Input: [(1, 4, []), (2, 2, []), (3, 3, [1, 2]), (4, 1, [2])]

Expected Output: [2, 4, 1, 3]

Explanation: Start with ready tasks 1 and 2. Pick 2 first, which unlocks 4. Then pick 4, then 1, then 3.

Input: [(1, 2, []), (2, 2, []), (3, 1, [1]), (4, 5, [2])]

Expected Output: [1, 3, 2, 4]

Explanation: Tasks 1 and 2 tie initially, so choose 1 first. That unlocks task 3, which then has the smallest deadline.

Input: [(5, 7, []), (6, 1, [5]), (7, 2, [6])]

Expected Output: [5, 6, 7]

Explanation: This is a simple dependency chain.

Input: []

Expected Output: []

Explanation: No tasks means no execution order.

Hints

Track how many prerequisites each task still needs; this is often called an indegree count.
Keep a list of currently ready tasks, and linearly scan that list to find the next task to run.

Part 3: Optimized Deadline-Aware Task Scheduler

You are given tasks as `(task_id, deadline, prerequisites)`, and the dependency graph is a DAG. A task becomes ready once all prerequisite tasks have been completed. Repeatedly execute the ready task with the smallest deadline; if there is a tie, choose the smaller `task_id`. Unlike the previous version, you must optimize the selection of the next ready task by using an efficient data structure instead of scanning the full ready list each time. Return the full execution order.

Constraints

0 <= number of tasks <= 100000
0 <= total number of prerequisite references <= 200000
`task_id` values are unique integers
Every prerequisite ID appears in the task list
The dependency graph is a DAG

Examples

Input: [(1, 4, []), (2, 2, []), (3, 3, [1, 2]), (4, 1, [2])]
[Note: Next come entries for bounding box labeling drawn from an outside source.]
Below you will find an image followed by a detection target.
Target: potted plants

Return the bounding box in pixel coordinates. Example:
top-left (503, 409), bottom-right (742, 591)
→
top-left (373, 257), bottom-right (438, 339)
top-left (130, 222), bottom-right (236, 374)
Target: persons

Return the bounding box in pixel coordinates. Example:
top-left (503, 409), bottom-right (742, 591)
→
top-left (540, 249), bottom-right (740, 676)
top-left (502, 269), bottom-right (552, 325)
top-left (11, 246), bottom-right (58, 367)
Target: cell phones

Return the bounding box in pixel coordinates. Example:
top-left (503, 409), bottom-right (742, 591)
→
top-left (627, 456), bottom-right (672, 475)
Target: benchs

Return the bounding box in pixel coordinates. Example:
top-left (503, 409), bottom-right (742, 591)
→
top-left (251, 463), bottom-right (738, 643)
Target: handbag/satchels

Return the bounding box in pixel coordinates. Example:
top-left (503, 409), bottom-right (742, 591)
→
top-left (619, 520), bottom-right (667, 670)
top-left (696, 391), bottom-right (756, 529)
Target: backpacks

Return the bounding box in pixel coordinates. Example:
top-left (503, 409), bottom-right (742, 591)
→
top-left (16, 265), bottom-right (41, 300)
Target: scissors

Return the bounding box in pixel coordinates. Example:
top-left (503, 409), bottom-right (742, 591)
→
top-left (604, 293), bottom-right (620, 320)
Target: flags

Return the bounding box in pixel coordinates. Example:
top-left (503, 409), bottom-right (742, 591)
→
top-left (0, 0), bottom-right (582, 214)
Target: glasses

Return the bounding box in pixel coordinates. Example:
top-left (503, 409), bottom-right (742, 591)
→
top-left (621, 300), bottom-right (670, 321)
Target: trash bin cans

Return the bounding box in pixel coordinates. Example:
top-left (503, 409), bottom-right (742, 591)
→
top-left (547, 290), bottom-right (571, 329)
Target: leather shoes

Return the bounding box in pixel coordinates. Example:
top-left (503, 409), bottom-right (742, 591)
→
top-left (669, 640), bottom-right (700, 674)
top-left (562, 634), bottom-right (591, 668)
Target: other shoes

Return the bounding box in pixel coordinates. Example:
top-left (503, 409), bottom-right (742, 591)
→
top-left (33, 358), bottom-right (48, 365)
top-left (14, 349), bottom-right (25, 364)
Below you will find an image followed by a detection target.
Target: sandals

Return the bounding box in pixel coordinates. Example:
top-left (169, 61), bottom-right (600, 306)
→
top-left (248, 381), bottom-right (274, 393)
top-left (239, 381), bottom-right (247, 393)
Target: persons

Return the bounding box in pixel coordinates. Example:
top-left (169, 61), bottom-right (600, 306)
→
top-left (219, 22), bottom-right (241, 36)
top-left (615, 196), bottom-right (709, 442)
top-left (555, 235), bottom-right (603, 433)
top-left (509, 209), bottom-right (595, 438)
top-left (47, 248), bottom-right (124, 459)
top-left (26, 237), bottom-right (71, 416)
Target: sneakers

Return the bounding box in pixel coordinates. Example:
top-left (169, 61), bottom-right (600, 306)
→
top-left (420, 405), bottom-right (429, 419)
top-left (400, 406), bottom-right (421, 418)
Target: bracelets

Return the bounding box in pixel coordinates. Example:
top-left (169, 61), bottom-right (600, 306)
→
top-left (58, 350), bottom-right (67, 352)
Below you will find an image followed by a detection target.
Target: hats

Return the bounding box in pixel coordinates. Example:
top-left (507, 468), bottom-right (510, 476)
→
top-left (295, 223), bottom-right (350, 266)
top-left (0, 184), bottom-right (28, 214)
Expected Output: [2, 4, 1, 3]

Explanation: The heap always gives the smallest-deadline ready task.

Input: [(10, 5, []), (11, 1, []), (12, 3, [10]), (13, 2, [11]), (14, 4, [10, 11])]

Expected Output: [11, 13, 10, 12, 14]

Explanation: Task 11 runs first, unlocking 13. Task 10 later unlocks both 12 and 14.

Input: [(1, 1, []), (2, 1, []), (3, 1, [1, 2])]

Expected Output: [1, 2, 3]

Explanation: Tasks 1 and 2 tie initially, so use the smaller task_id first.

Input: []

Expected Output: []

Explanation: Empty input returns an empty schedule.

Input: [(9, 100, [])]

Expected Output: [9]

Explanation: A single task is immediately ready.

Hints

A min-heap is a natural way to repeatedly retrieve the smallest ready task.
You still need the same graph bookkeeping as before: indegrees and edges from each prerequisite to the tasks it unlocks.

Quick Overview

This question evaluates understanding of task scheduling and dependency management in directed acyclic graphs, along with algorithmic selection and data-structure-based optimization for repeated minimum-deadline retrieval.